**Spatial relation data:**
┌──

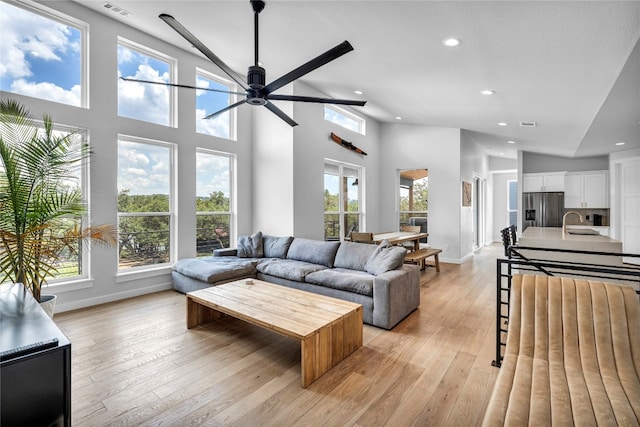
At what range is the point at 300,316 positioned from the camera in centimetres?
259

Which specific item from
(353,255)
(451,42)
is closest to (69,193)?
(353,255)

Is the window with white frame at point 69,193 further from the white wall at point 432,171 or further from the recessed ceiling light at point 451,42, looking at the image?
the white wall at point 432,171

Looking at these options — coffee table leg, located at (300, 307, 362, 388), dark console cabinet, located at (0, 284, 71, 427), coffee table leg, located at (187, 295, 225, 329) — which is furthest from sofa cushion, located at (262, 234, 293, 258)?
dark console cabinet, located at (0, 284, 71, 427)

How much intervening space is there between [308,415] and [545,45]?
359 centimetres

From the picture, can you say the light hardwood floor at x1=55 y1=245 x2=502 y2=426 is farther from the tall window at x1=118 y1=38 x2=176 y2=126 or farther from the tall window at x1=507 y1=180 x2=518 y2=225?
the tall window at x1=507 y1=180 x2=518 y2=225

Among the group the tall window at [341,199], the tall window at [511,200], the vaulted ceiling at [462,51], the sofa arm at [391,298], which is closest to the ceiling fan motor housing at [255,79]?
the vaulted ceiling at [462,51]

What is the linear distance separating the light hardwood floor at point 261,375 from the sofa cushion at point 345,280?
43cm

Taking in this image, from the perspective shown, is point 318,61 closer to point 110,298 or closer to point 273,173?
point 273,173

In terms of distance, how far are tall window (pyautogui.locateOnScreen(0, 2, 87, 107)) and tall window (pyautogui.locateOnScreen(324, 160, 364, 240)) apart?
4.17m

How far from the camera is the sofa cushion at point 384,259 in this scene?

└──

**INSTRUCTION:** Copy all the entries word for word. Omit any pictures.

**WRITTEN SOLUTION:**
At what range is the point at 300,316 positioned from the camera in centimetres?
259

Which specific item from
(353,255)
(451,42)
is closest to (69,193)?
(353,255)

Is the window with white frame at point 69,193 further from the white wall at point 432,171 or further from the recessed ceiling light at point 451,42, looking at the image?
the white wall at point 432,171

Looking at these options — coffee table leg, located at (300, 307, 362, 388), dark console cabinet, located at (0, 284, 71, 427), coffee table leg, located at (187, 295, 225, 329) — which is furthest from sofa cushion, located at (262, 234, 293, 258)?
dark console cabinet, located at (0, 284, 71, 427)

How much intervening space is there between [308,415] and [545,45]?
359 centimetres

From the picture, can you say the light hardwood floor at x1=55 y1=245 x2=502 y2=426 is farther from the tall window at x1=118 y1=38 x2=176 y2=126 or farther from the tall window at x1=507 y1=180 x2=518 y2=225?
the tall window at x1=507 y1=180 x2=518 y2=225

Among the group the tall window at [341,199], the tall window at [511,200], the vaulted ceiling at [462,51], the sofa arm at [391,298], which is closest to the ceiling fan motor housing at [255,79]?
the vaulted ceiling at [462,51]

What is the linear distance separating the light hardwood floor at point 261,375 from the sofa cushion at point 345,280?
43cm

Taking in this image, from the perspective shown, is point 318,61 closer to point 110,298 or closer to point 273,173?
point 273,173

In terms of distance, how far are tall window (pyautogui.locateOnScreen(0, 2, 87, 107)) and tall window (pyautogui.locateOnScreen(324, 160, 364, 240)) apart?
4.17m

How far from the camera is the sofa cushion at point 384,259 in this scene?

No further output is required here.